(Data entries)
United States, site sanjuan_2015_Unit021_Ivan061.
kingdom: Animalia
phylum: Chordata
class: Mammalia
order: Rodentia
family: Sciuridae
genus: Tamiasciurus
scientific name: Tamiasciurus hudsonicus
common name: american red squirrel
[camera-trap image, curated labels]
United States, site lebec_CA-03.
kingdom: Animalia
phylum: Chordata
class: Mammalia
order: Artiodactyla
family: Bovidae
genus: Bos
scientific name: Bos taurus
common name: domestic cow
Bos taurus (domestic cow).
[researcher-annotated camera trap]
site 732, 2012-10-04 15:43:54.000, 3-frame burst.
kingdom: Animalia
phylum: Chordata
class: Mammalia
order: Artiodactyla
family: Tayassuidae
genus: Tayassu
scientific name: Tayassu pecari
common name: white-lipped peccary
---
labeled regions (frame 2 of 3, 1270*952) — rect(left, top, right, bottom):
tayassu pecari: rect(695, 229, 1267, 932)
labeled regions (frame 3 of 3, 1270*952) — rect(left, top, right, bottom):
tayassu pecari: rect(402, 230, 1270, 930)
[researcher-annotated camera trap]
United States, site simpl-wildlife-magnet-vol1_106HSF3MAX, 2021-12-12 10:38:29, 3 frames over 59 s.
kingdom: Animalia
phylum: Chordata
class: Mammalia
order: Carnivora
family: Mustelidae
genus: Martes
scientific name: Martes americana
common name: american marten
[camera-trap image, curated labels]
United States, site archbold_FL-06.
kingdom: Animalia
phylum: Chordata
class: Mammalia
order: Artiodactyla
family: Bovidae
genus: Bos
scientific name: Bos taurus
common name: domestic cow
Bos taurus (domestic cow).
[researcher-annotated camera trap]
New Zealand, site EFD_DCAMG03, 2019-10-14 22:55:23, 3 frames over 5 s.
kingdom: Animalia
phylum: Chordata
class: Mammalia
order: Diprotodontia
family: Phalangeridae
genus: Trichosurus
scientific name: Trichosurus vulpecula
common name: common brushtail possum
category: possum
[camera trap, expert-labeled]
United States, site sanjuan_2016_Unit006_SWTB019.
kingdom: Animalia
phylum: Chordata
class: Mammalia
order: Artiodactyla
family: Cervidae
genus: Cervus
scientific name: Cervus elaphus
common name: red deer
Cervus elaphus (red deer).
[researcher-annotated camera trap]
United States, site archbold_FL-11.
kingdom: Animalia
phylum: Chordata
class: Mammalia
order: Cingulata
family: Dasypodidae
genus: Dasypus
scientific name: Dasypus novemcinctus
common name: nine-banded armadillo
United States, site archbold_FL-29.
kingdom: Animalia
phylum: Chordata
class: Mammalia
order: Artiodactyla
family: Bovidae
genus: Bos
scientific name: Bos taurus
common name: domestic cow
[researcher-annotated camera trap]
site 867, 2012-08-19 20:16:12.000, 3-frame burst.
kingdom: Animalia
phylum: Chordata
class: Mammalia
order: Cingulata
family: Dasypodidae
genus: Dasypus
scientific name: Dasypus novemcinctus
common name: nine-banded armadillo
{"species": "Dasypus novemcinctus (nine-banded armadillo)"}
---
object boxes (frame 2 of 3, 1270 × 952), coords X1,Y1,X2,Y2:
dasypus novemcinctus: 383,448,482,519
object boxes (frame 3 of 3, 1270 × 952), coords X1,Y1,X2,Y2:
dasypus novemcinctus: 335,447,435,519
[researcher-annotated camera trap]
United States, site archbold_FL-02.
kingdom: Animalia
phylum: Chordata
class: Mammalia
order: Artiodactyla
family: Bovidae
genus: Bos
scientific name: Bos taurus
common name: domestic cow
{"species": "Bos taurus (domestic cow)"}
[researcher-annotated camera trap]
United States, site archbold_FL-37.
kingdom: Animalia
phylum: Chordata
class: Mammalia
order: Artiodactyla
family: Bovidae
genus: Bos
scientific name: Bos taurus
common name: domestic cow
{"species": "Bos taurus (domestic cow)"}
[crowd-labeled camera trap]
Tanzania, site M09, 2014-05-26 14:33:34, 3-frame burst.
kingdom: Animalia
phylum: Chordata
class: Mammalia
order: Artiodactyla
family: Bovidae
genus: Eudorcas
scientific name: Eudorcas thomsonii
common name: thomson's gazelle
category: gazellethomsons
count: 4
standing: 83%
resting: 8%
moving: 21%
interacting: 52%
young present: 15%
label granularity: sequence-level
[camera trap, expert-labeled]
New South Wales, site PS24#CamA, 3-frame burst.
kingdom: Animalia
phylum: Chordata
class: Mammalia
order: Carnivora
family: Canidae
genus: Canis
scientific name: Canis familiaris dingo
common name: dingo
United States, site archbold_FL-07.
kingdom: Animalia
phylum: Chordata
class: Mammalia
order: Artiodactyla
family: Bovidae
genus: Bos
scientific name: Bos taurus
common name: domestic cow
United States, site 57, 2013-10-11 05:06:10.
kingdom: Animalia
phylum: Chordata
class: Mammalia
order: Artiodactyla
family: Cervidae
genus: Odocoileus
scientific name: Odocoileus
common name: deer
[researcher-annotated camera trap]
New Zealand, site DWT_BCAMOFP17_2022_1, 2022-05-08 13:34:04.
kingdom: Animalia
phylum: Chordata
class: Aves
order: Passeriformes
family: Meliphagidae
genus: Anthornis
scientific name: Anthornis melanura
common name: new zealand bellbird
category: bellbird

▶ **YOUR INSTRUCTIONS**: Would you copy out each record precisely as it stands?

▶ **REPLY TO THE TASK**:
United States, site sanjuan_2015_Unit021_Ivan061.
kingdom: Animalia
phylum: Chordata
class: Mammalia
order: Rodentia
family: Sciuridae
genus: Tamiasciurus
scientific name: Tamiasciurus hudsonicus
common name: american red squirrel
[camera-trap image, curated labels]
United States, site lebec_CA-03.
kingdom: Animalia
phylum: Chordata
class: Mammalia
order: Artiodactyla
family: Bovidae
genus: Bos
scientific name: Bos taurus
common name: domestic cow
Bos taurus (domestic cow).
[researcher-annotated camera trap]
site 732, 2012-10-04 15:43:54.000, 3-frame burst.
kingdom: Animalia
phylum: Chordata
class: Mammalia
order: Artiodactyla
family: Tayassuidae
genus: Tayassu
scientific name: Tayassu pecari
common name: white-lipped peccary
---
labeled regions (frame 2 of 3, 1270*952) — rect(left, top, right, bottom):
tayassu pecari: rect(695, 229, 1267, 932)
labeled regions (frame 3 of 3, 1270*952) — rect(left, top, right, bottom):
tayassu pecari: rect(402, 230, 1270, 930)
[researcher-annotated camera trap]
United States, site simpl-wildlife-magnet-vol1_106HSF3MAX, 2021-12-12 10:38:29, 3 frames over 59 s.
kingdom: Animalia
phylum: Chordata
class: Mammalia
order: Carnivora
family: Mustelidae
genus: Martes
scientific name: Martes americana
common name: american marten
[camera-trap image, curated labels]
United States, site archbold_FL-06.
kingdom: Animalia
phylum: Chordata
class: Mammalia
order: Artiodactyla
family: Bovidae
genus: Bos
scientific name: Bos taurus
common name: domestic cow
Bos taurus (domestic cow).
[researcher-annotated camera trap]
New Zealand, site EFD_DCAMG03, 2019-10-14 22:55:23, 3 frames over 5 s.
kingdom: Animalia
phylum: Chordata
class: Mammalia
order: Diprotodontia
family: Phalangeridae
genus: Trichosurus
scientific name: Trichosurus vulpecula
common name: common brushtail possum
category: possum
[camera trap, expert-labeled]
United States, site sanjuan_2016_Unit006_SWTB019.
kingdom: Animalia
phylum: Chordata
class: Mammalia
order: Artiodactyla
family: Cervidae
genus: Cervus
scientific name: Cervus elaphus
common name: red deer
Cervus elaphus (red deer).
[researcher-annotated camera trap]
United States, site archbold_FL-11.
kingdom: Animalia
phylum: Chordata
class: Mammalia
order: Cingulata
family: Dasypodidae
genus: Dasypus
scientific name: Dasypus novemcinctus
common name: nine-banded armadillo
United States, site archbold_FL-29.
kingdom: Animalia
phylum: Chordata
class: Mammalia
order: Artiodactyla
family: Bovidae
genus: Bos
scientific name: Bos taurus
common name: domestic cow
[researcher-annotated camera trap]
site 867, 2012-08-19 20:16:12.000, 3-frame burst.
kingdom: Animalia
phylum: Chordata
class: Mammalia
order: Cingulata
family: Dasypodidae
genus: Dasypus
scientific name: Dasypus novemcinctus
common name: nine-banded armadillo
{"species": "Dasypus novemcinctus (nine-banded armadillo)"}
---
object boxes (frame 2 of 3, 1270 × 952), coords X1,Y1,X2,Y2:
dasypus novemcinctus: 383,448,482,519
object boxes (frame 3 of 3, 1270 × 952), coords X1,Y1,X2,Y2:
dasypus novemcinctus: 335,447,435,519
[researcher-annotated camera trap]
United States, site archbold_FL-02.
kingdom: Animalia
phylum: Chordata
class: Mammalia
order: Artiodactyla
family: Bovidae
genus: Bos
scientific name: Bos taurus
common name: domestic cow
{"species": "Bos taurus (domestic cow)"}
[researcher-annotated camera trap]
United States, site archbold_FL-37.
kingdom: Animalia
phylum: Chordata
class: Mammalia
order: Artiodactyla
family: Bovidae
genus: Bos
scientific name: Bos taurus
common name: domestic cow
{"species": "Bos taurus (domestic cow)"}
[crowd-labeled camera trap]
Tanzania, site M09, 2014-05-26 14:33:34, 3-frame burst.
kingdom: Animalia
phylum: Chordata
class: Mammalia
order: Artiodactyla
family: Bovidae
genus: Eudorcas
scientific name: Eudorcas thomsonii
common name: thomson's gazelle
category: gazellethomsons
count: 4
standing: 83%
resting: 8%
moving: 21%
interacting: 52%
young present: 15%
label granularity: sequence-level
[camera trap, expert-labeled]
New South Wales, site PS24#CamA, 3-frame burst.
kingdom: Animalia
phylum: Chordata
class: Mammalia
order: Carnivora
family: Canidae
genus: Canis
scientific name: Canis familiaris dingo
common name: dingo
United States, site archbold_FL-07.
kingdom: Animalia
phylum: Chordata
class: Mammalia
order: Artiodactyla
family: Bovidae
genus: Bos
scientific name: Bos taurus
common name: domestic cow
United States, site 57, 2013-10-11 05:06:10.
kingdom: Animalia
phylum: Chordata
class: Mammalia
order: Artiodactyla
family: Cervidae
genus: Odocoileus
scientific name: Odocoileus
common name: deer
[researcher-annotated camera trap]
New Zealand, site DWT_BCAMOFP17_2022_1, 2022-05-08 13:34:04.
kingdom: Animalia
phylum: Chordata
class: Aves
order: Passeriformes
family: Meliphagidae
genus: Anthornis
scientific name: Anthornis melanura
common name: new zealand bellbird
category: bellbird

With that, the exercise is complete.